Release into environment genetically modified insects to extinguish mosquitoes that transmit serious diseases. This is the debate that is going on in the United States, where the population of Florida, Key West has said “no” to the release of GM mosquitoes.
Not only GM plants from the laboratory, genetic engineering has made progress. The study of the genome came to the production of genetically modified insects for application in health care against dengue fever.
In the control populations of harmful insects vectors of disease like Aedes aegypti, Oxitec‘s scientists – a British biotechnology company – have created a transgenic line that kills the larvae in order to reduce the nonnative Aedes aegypti mosquitoes in south Florida and beyond. The process involves inserting a gene into lab-grown male Aedes aegypti mosquitoes. The added DNA makes it impossible for their offspring to survive.

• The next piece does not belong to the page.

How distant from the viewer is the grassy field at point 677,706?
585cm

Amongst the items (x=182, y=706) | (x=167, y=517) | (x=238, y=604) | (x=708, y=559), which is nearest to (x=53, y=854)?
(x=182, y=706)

Trials have already taken place with success in Brazil, Malaysia, Panama and the Cayman Islands showed a more than 90 percent drop in mosquito populations. Despite the positive results, more than 145,000 people had signed a petition at change.org expressing negatively. Even potential boosters say those responsible must do more to show that benefits outweigh the risks.
People think that is a bad idea because once released into the environment, there is no way to stop the experiment if there are any unintended consequences. There are too many unknown variables and ecological interactions to account for in this situation. The unintended consequences might not be realized until long after these scientists and the politicians involved are dead and buried, leaving those who come after us to clean up their mistake if that is possible.